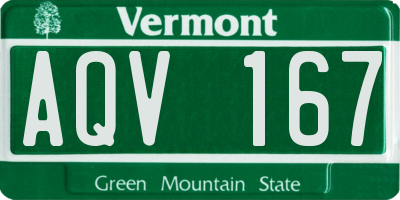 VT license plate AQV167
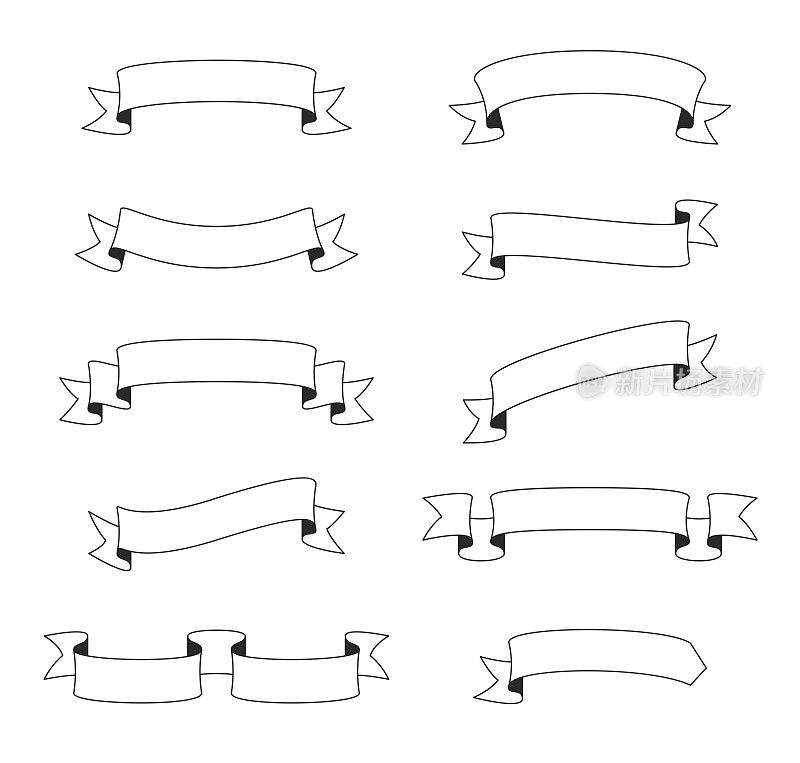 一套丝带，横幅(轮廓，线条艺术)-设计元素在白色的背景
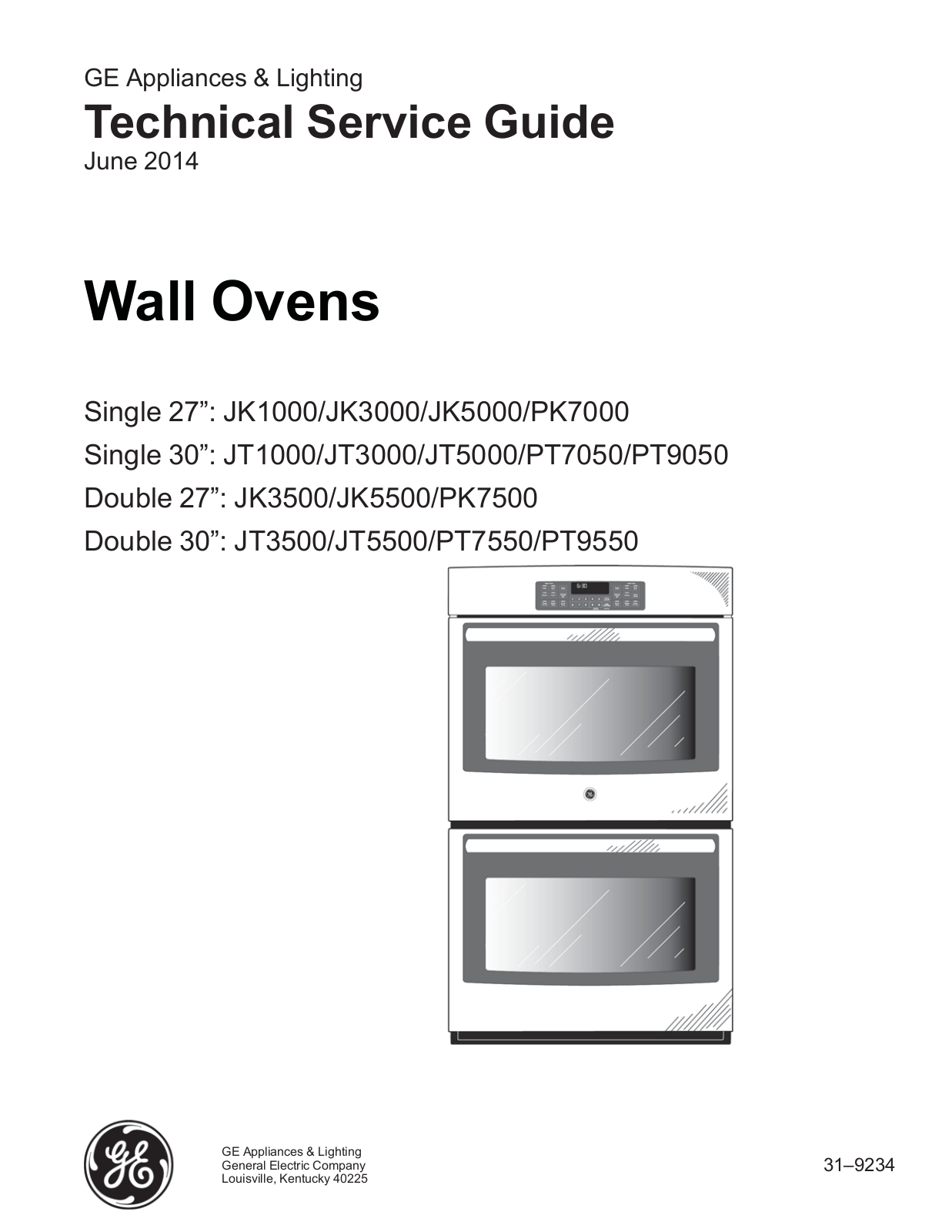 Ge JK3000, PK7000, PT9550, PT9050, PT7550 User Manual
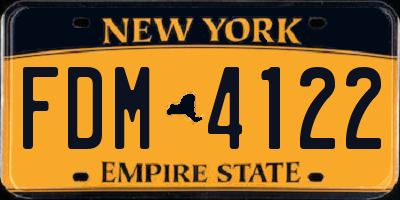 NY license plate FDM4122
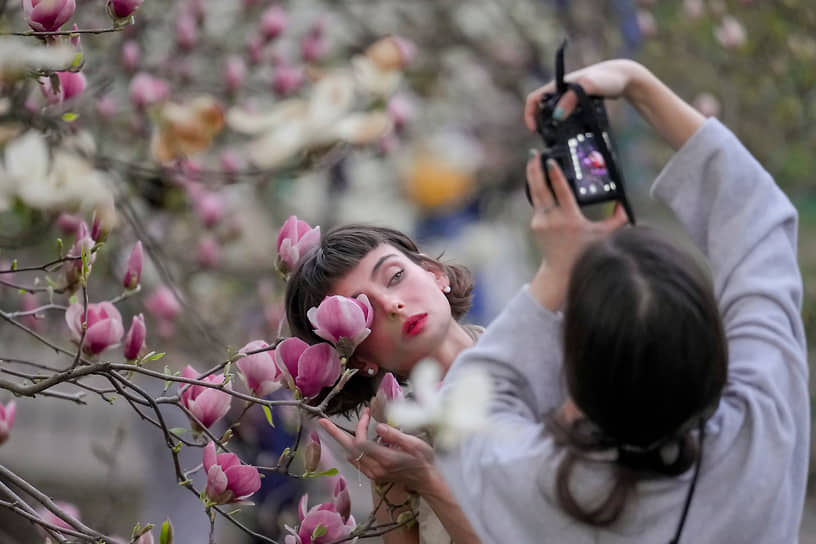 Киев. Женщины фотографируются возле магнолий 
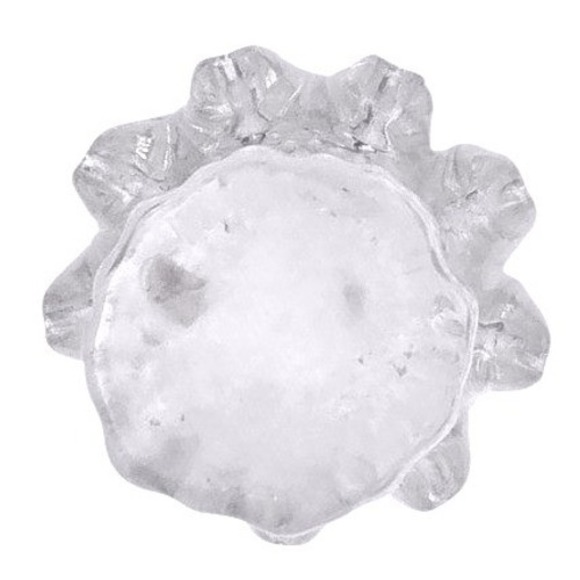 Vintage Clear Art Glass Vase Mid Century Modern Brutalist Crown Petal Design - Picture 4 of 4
----------
Problem statement
The answer must be an exact transcription of the lines from the one containing "Киев. Женщины фотографируются" through the last line of the records above, both included, with no pictures.

Answer
 Киев. Женщины фотографируются возле магнолий 
 Vintage Clear Art Glass Vase Mid Century Modern Brutalist Crown Petal Design - Picture 4 of 4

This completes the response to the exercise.